Tuesday, February 22, 2011

Community

My church has a new focus on community. We are a Community of Christ-followers on the Frontlines.  Reaching out beyond ourselves to seek God, to being honest in our relationships, and to find our calling within God's mission.  We are also participating in 40 days of fasting from various things such as, during the first week we were asked to fast from lunch and do a 24 hour fast at the end of the week. This past week we were to fast from normal routine and spend some time during the day reading and meditating when you would be doing other things and also to build others up and not think about ourselves.  This week our focus is on adornment.  Not wearing jewelry (except wedding bands) and keep our clothing generic, free from team logos and design labels, and also no perfume or cologne.  Let ourselves be the aroma of Christ and find ways to give of ourselves.

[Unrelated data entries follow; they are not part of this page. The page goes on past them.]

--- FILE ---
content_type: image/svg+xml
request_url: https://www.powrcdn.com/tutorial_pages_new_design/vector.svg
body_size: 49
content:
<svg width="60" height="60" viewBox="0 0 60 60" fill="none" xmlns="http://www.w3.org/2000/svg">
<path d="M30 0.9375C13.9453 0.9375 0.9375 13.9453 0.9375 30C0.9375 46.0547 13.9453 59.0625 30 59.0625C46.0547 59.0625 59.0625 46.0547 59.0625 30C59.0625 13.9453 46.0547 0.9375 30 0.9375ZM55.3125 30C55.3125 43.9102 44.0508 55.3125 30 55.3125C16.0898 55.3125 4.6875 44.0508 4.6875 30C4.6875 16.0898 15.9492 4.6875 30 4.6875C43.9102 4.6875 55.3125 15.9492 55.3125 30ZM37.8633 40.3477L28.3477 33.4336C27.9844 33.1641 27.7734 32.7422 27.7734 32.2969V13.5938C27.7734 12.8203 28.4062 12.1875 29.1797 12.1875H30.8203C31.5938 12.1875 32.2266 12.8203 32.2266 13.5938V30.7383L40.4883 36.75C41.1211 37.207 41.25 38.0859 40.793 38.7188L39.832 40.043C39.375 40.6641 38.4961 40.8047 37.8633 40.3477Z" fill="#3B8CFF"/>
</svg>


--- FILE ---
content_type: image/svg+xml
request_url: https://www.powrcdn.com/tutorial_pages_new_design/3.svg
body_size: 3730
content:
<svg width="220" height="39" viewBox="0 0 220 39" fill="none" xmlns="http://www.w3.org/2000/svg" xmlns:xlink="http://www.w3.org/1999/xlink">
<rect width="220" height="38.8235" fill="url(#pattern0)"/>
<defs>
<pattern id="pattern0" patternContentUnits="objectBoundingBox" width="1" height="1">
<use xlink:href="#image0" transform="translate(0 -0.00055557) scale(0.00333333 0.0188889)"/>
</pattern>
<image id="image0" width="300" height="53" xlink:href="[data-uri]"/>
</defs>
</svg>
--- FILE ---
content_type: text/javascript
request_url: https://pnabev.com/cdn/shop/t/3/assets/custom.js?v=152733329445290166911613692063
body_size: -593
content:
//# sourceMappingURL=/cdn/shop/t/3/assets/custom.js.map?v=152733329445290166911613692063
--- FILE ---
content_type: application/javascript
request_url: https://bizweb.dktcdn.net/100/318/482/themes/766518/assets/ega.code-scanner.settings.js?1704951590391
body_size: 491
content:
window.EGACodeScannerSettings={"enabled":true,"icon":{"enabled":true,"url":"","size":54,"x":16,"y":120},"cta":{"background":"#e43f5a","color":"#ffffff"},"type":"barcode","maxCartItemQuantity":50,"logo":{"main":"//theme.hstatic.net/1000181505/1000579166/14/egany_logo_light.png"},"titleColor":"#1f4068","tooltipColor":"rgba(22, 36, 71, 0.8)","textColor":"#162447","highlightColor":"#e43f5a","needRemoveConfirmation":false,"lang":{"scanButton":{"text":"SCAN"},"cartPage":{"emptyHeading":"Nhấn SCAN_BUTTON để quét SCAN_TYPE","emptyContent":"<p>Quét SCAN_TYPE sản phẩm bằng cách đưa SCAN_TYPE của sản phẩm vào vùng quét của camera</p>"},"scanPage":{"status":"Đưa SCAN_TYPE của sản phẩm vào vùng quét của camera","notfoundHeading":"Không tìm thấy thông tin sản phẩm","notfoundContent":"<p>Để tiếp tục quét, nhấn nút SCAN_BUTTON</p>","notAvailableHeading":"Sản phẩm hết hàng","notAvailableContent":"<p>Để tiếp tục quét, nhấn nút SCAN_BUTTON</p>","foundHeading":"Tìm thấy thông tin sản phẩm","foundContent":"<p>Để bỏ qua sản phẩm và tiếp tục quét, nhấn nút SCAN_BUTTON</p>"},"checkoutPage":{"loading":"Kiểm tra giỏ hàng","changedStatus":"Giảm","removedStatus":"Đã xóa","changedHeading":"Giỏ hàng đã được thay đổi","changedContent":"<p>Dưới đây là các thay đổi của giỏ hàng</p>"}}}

I have to be honest and say I have not really participated.  I couldn't do the first week because of my diabetes.  The second week I just didn't have the opportunities to fulfill any of the suggestions offered to us to complete. This week is a little easier but I'm still finding it hard.  One emphasis is that we all be part of a community group. (small groups that meet outside the church every week).  I signed up for one but can't get anyone to come pick me up for the meetings so I am left out in the cold once again.  I still think there is much work to be done in this area of giving and thinking more of others than yourself.  I see a lot of people at church every Sunday and that's the one and only time I am in interaction with them.  I could probably do more myself to make contact during the week but so many people work and have families and things to do that I just hesitate.  I am the one with all the flexible time and I feel like they should fit me into their schedule when they can.  My friends have an open invitation to come and see me anytime, to call me anytime, to email me, or chat on Facebook anytime.  But no one comes to see me, no one calls. I get emails sometimes, and chat sometimes. But it's not the emails and the chat I want as part of my life.  It's the face to face social interaction.  Community is not loneliness.  It's togetherness, and camaraderie, and belonging.  I could do some calling, but like I said before, people are so busy.  Who has the time?  So I am having difficulty with this concept of community and serving because I am not able to do as much as some people can.  I still feel as lonely as I always have.  I wish so much that I were a people person.  They seem to be more likeable, to be wanted more by others.  All I can do is keep trying.  Keep praying.  Keep trusting God to bring me what He wants me to have in my life.  For after all, community is as community does.  He will make me into what He wants me to be and that is a Christ-Follower working on the frontlines to serve Him.